# [Selection]
You could see that a wide-column store is like a mix between a relational database and a document store. It still uses rows and columns like that of a relational database. And the column formats can be different for each row in the same table. This combines the regimented tabular structure of the relational model and the flexible data schema of the document model.

Motivation

Why did we come up with wide-column databases? As in, why couldn’t we just stick with key-value and relational databases?

Back in the ages, we had the following pain points:

  • relational model lacked flexibility due to its schema and structure, resulting in a lack of data compression.
  • key-value store had a lack of structure that prevented partial write queries i.e. update column value, add column.
  • key-value stores also cannot filter data by value

Wide-column databases have been in development for a while. But so have other databases, and now the distinctive pain points have changed.

Today, a lot of the pain points mentioned above are… debatable

  • relational model still lacks flexibility but data compression warrants a whole other discussion.
  • tools like Redis offer key-value stores with structure and partial updates. Is it performant though? Is it good enough for a petabyte-and-beyond scale?

# [Rows]

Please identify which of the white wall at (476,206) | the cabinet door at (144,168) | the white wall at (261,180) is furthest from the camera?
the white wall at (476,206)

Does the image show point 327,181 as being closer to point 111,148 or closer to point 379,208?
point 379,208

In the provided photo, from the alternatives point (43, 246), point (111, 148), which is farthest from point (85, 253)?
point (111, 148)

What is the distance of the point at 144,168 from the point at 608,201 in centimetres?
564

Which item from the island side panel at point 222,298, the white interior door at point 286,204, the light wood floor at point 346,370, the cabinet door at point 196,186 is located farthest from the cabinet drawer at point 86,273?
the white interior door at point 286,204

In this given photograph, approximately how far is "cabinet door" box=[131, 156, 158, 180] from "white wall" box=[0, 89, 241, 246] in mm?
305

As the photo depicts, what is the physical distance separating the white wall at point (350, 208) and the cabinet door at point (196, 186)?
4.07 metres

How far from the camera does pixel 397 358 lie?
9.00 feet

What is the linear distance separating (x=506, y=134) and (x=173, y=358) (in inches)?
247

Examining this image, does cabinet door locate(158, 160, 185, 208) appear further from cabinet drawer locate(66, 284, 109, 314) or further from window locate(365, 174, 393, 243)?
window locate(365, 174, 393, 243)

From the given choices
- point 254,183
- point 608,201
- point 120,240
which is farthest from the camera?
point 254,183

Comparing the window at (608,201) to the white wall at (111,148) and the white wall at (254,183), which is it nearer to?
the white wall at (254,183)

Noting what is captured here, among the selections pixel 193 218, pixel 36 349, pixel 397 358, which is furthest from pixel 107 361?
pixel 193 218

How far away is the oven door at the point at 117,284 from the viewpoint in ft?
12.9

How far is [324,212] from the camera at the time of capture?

# [Given request]
Continue the passage about wide-column databases, picking up right after its final sentence.

# [Answer to this task]
  • tools like Redis offer filtering by value using secondary indexes. Is it great? Maybe, maybe not.

Pros and Cons

Here are some key benefits of a wide-column datastore

  • MASSIVE scalability. Petabyte-scale data. Even beyond petabytes.
  • consistent, performant performance on HEAVY write loads

Here are the drawbacks

  • inefficient updates
  • inefficient joins / aggregations

Use Cases

Situations where it’s ideal

  • WRITEs far exceed the READs
  • data is rarely updated
  • read access is known by a primary key
  • there is no need for joins or aggregates

Examples

  • financial data (time-series)
  • temperature monitoring (time-series)
  • log data
  • analytical data
  • IoT sensor data

That’s all. Hope you learned something.

Happy studying!